XLRS is typically diagnosed in school-aged children and, because of its X-linked inheritance, occurs almost exclusively in males. It has an estimated prevalence among males of 1:5000 to 1:20,000. The condition is probably present earlier, but the diagnosis may be delayed because of cognitive restrictions in visual testing; patients often present when they fail their vision screening tests as they reach school age.
Vision loss is progressive and begins with mild impairment early in life. While the patient will not present with acute vision loss, they can suffer from other complications, such as vitreoretinal traction, neovascular glaucoma, or vitreous hemorrhage.[1,7] Vision loss is usually equal bilaterally but can be asymmetric when other complications are present. Retinoschisis of the macula is present in all patients with XLRS, but only in the periphery of about 50% of them.
Foveal schisis is the most common clinical finding in XLRS patients younger than 30 years of age.[1,7] The folds in the retina appear as radial or stellate lines around the fovea (as shown in Figure 1), or less commonly may present as holes or bullous changes in the periphery. In patients older than 30 years, the clinical finding shifts to nonspecific retinal abnormalities, as opposed to the typical spoke-wheel pattern in younger patients.
An electroretinogram can be used to confirm the diagnosis of XLRS. Patients typically present with reduced b-wave amplitude and conserved a-wave amplitude throughout the retina and not just confined to areas of schisis. With increasing age, a-wave amplitude can become decreased.
OCT is used to diagnose and monitor XLRS. OCT allows for cross-sectional visualization of the retina and helps differentiate XLRS from other retinal complications like retinal detachment, cone dysfunction, or macular dystrophies. OCT usually shows cystic spaces in the outer plexiform layer of the macula and can extend beyond areas with schisis that are visible ophthalmoscopically.
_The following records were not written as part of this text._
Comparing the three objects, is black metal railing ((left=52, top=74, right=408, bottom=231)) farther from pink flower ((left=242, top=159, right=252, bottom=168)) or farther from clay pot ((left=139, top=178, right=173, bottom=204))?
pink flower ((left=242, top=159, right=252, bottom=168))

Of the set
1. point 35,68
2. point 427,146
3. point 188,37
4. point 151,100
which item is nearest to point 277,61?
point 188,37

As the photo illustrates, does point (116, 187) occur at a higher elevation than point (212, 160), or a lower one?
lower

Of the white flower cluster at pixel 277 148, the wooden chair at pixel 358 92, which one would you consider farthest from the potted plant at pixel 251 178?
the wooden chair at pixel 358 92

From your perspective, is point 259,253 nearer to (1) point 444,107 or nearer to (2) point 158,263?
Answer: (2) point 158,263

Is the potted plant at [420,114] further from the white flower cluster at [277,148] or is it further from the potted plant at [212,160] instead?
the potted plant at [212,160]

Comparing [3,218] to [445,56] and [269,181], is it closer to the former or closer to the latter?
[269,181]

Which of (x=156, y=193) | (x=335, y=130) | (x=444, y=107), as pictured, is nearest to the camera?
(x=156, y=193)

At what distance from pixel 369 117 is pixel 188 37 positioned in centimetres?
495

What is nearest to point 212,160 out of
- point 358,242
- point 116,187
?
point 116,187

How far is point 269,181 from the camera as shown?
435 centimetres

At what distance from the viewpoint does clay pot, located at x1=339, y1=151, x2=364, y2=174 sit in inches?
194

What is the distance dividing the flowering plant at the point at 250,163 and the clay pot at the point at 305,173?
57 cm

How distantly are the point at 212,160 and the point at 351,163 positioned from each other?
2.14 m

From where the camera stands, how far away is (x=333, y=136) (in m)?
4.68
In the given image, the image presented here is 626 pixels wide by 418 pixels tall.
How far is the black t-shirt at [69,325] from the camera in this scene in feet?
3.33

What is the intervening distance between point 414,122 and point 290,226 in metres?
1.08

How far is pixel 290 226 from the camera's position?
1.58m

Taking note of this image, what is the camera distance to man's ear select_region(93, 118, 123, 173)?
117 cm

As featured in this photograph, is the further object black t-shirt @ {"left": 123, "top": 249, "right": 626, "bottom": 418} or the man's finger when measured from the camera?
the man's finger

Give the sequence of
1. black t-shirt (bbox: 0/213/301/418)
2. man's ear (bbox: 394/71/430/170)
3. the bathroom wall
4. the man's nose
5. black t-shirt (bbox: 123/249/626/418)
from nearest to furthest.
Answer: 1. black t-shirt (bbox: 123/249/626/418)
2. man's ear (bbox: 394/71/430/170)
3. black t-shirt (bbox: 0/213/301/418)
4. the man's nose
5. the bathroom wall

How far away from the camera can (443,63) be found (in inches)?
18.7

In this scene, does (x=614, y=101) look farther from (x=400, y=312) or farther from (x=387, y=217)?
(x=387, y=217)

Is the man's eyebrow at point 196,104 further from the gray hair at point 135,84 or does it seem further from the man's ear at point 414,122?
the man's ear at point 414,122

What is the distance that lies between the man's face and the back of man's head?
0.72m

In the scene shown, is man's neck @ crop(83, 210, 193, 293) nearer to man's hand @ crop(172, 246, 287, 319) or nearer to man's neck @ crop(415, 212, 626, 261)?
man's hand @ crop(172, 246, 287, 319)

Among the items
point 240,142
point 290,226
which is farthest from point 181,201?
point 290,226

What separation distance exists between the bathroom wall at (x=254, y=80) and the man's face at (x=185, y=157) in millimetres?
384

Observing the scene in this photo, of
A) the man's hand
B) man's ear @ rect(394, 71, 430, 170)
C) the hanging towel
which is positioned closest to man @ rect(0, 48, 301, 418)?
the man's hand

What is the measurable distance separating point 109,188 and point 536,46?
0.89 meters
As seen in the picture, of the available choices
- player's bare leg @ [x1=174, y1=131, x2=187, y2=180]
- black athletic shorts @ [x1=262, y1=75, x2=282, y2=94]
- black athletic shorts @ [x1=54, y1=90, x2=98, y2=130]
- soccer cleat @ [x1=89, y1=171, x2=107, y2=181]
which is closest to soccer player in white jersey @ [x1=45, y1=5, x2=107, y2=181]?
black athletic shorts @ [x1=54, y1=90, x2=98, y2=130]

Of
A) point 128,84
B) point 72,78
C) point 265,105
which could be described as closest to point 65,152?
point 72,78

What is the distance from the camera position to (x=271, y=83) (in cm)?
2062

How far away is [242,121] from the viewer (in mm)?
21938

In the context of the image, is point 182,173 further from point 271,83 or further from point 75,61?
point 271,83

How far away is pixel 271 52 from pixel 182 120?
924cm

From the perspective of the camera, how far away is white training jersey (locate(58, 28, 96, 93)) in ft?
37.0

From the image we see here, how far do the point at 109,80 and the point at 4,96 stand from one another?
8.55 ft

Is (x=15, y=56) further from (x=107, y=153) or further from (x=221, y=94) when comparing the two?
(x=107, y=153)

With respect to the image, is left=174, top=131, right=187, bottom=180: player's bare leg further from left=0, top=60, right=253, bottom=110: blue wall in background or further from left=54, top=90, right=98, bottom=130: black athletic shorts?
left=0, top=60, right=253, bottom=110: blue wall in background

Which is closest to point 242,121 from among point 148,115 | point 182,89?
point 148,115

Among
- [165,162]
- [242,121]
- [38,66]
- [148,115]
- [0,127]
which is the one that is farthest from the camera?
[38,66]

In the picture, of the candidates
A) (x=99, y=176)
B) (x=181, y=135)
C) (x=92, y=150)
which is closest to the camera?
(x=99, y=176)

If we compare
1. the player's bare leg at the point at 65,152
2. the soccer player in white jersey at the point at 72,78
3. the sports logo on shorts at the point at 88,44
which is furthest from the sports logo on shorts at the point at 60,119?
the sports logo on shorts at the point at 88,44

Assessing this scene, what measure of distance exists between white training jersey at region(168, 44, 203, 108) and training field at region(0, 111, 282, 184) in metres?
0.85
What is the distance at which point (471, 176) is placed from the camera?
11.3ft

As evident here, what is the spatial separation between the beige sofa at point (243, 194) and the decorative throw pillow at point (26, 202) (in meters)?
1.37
Genetic testing provides important information in the counseling of both parents and children. The RS1 gene encodes the protein retinoschisin, which is responsible for helping maintain the integrity of the retina and is typically expressed in photoreceptor and bipolar cells. Without functioning retinoschisin, the retina splits and creates folds in the retina that contain microcysts. There are a number of XLRS-causing mutations of the RS1 gene, but phenotypic variability between the different mutations is not observed. Because the gene is X-linked, nearly all affected are males, although it can show up in females in incidences of consanguinity. Female carriers of the gene show no clinical abnormalities.
Because of the high genetic variability of XLRS, prognosis is also variable. Patients diagnosed with XLRS should be educated on the risks of vitreous hemorrhage and retinal detachment. Low vision aids can be prescribed.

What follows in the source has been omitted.